I'm trying to call a JavaScript function that expects its parameter to be an array, i.e. it checks if (arg instanceof Array)... Unfortunately, I (or Rhino) just can't seem to create such an array:

  Context cx = Context.enter();
  Scriptable scope = cx.initStandardObjects();
  String src = "function f(a) { return a instanceof Array; };";

  cx.evaluateString(scope, src, "<src>", 0, null);

  Function f = (Function) scope.get("f", scope);
  Object[] fArgs = new Object[]{ new NativeArray(0) };
  Object result = f.call(cx, scope, scope, fArgs);

  System.out.println(Context.toString(result));

  Context.exit();

And alas, result is false.

What am I missing here?

Edit:
Just a little more information: both [] instanceof Array and new Array() instanceof Array return true as one would expect. If I add elements to the array they show up in the JavaScript code with the right indices (numeric, starting from zero):

  NativeArray a = new NativeArray(new Object[]{ 42, "foo" });

When output using this JavaScript function:

  function f(a) {
      var result = [];
      result.push(typeof a);
      for (var i in a) {
          result.push(i + ' => ' + a[i]);
      }
      return result.join('\\n');
  }

The result is:

  object
  0 => 42
  1 => foo

So it works.

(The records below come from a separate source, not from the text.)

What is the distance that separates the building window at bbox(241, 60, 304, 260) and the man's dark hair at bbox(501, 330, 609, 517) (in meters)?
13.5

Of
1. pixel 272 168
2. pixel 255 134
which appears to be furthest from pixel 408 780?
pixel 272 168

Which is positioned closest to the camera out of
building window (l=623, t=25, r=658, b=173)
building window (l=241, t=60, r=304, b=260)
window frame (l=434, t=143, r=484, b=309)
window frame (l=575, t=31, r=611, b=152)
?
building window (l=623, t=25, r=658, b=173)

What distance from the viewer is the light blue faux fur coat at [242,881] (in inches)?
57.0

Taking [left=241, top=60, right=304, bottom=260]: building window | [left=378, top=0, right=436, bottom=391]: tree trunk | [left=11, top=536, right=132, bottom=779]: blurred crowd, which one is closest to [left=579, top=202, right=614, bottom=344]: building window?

Except that I want a 'real' array :)

+2  A: 

Almost forgot: Object.prototype.toString.call(a) returns [object Array]

Okay, that's the crucial information. That tells us that the array really is an array, it's just that it's being initialized by an Array constructor in a different scope than the one that the function is testing for, exactly as though you were testing an array from one window against another window's Array constructor in a browser-based app. E.g., there's a scope problem.

Try replacing

Object[] fArgs = new Object[]{ new NativeArray(0) };

with

Object[] fArgs = new Object[]{ cx.newArray(scope, 0) };

...to ensure the correct Array constructor is used. Because you've gone directly to the NativeArray constructor, you've bypassed ensuring that its scope is right, and so the array object's constructor is an Array constructor, but not the same Array constructor as the one on the global object the function sees.

T.J. Crowder
I just figured that out myself, although I could've sworn I tried that earlier today. Thanks!